Dikkatle bakıldığında, hem sosyal güvenlik sisteminin finansmanında, hem faiz giderlerinde aşağı yönlü trend belirgin bir şekilde görülebiliyor. Bu da bütçe açığının GSYH'ya oranını yüzde 1.9 seviyesine kadar çekmiş durumda. Grafikte de görüldüğü üzere bu oran küresel krizin etkilerinin ardından yüzde 6 seviyesine kadar çıkmıştı. Geçen yıl gündeme gelen ancak uygulamaya geçmeyen Mali Kural, bütçe açığının kademeli olarak yüzde 3'e indirilmesini hedeflemekteydi. Son açıklanan bütçe verileri gösteriyor ki son bir yıldaki bütçe uygulaması Mali Kural'dan bile daha iyi sonuç vermiş durumda.
'AF'TAN 10 MİLYAR TL'LİK KATKI
EKONOMİDEKİ büyüme oranlarının beklenenin üzerinde gerçekleşmesi bütçe açığının GSYH'ya oranını daha da aşağıya çekecek. Ancak bütçe dengesinin hızlı düşüşünün gerisinde vergi affı nedeniyle bir defalığa mahsus gelir olarak kaydedilen yaklaşık 9.9 milyar TL'lik tahsilatın önemli rol oynadığını hatırlatmamız gerekiyor. Ancak bu rakamı çıkardığımızda, bütçe açığı yaklaşık 32 milyar TL'ye yükseliyor ki bu rakam da yıl sonu hedefinin altında. Bütçe tasarısında 2011 yılında bütçe açığının 33.5 milyar TL olması hedeflenmişti. Diğer yandan, ithalat nedeniyle cari açığın artıyor olması aslında bir yandan vergi tahsilatını artırıyor ve bu da bütçe verilerine olumlu yansıyor.
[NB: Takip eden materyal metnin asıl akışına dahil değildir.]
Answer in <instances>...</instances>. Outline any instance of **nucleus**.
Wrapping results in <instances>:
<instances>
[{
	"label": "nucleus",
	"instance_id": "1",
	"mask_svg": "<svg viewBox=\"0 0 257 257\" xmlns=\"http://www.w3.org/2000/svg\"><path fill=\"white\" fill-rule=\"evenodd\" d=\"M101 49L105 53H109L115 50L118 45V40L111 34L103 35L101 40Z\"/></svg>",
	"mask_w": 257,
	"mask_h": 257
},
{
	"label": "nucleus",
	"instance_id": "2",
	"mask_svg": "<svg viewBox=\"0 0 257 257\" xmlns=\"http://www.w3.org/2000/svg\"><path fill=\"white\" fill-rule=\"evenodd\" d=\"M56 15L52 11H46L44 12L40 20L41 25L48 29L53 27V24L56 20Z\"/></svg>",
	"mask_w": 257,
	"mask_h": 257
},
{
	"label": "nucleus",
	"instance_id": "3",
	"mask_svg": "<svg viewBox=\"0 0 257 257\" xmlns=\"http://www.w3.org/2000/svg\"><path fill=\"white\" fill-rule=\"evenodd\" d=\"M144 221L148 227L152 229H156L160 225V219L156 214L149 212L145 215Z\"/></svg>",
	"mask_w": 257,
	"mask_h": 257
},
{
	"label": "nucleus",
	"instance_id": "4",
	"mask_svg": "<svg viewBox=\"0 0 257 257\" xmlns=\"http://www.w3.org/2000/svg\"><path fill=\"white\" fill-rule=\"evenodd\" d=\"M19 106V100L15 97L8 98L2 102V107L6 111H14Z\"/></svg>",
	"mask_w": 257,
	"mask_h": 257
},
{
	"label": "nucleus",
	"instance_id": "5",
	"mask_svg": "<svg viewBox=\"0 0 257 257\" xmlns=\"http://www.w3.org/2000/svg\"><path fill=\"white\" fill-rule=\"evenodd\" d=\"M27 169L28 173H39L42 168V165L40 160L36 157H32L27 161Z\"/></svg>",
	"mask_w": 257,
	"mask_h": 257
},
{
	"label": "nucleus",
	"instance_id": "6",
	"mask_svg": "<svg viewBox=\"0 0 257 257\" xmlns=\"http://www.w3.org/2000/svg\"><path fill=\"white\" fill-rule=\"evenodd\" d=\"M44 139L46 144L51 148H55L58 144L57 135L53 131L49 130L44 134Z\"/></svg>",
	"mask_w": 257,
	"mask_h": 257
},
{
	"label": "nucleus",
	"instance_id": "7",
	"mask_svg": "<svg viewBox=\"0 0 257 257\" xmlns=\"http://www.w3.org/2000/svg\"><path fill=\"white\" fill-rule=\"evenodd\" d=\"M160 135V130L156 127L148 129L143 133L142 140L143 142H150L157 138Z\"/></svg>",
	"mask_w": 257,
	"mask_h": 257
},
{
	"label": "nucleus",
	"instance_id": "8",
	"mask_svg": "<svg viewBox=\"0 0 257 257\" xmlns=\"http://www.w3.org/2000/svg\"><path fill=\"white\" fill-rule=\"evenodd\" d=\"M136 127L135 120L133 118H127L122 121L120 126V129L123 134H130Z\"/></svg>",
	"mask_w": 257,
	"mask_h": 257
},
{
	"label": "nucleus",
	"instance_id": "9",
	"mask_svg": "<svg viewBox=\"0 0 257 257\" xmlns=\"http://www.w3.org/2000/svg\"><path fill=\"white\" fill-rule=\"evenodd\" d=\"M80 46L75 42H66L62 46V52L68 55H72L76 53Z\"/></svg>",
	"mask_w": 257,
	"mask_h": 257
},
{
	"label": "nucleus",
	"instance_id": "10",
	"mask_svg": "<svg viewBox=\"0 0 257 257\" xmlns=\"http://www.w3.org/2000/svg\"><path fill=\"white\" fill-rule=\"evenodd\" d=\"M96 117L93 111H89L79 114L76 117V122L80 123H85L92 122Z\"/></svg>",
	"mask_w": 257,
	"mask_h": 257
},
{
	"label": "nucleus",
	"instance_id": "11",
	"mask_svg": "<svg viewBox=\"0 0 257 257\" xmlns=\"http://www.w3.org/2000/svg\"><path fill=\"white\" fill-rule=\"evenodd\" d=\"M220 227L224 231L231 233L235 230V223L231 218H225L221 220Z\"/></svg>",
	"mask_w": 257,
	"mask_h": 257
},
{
Sosyal güvenlikten olumlu sinyaller geliyor
BU yılın ilk sekiz ayında,sosyal güvenlik sistemine yapılan transferlerde de reel bazda yüzde 6.6 düşüş gerçekleştiğine dikkat çekmek istiyoruz. Bir dönem GSYH'nin yüzde 6'sına yaklaşan sosyal güvenlik sistemi açık finansmanı ağustos sonu itibarıyla yüzde 4.5 seviyesine gerilemiş durumda. Hala çok yüksek ancak hızlı bir düşüş trendinin olması, sosyal güvenlik probleminin kademeli olarak düzeleceğine ilişkin olumlu işaretler veriyor.
Faiz ödemeleri yüzde 15 geriledi
BÜTÇE verilerinin detayına baktığımızda ise, reel bazda bütçe gelirlerinin yılın ilk sekiz ayında yüzde 11 oranında
arttığını görüyoruz. Faiz dışı harcamalar ise toplamda reel yüzde 6 oranında artmış. Aradaki bu farka ek olarak, faiz giderlerindeki reel düşüş de bütçe dengesine olumlu yansıyor. Geçen yılın ilk sekiz ayında 35.3 milyar TL olarak geçekleşen faiz ödemeleri bu yılın aynı döneminde yaklaşık 4 milyar TL daha düşük. Bu da reel bazda yaklaşık yüzde 15'lik düşüş anlamına geliyor.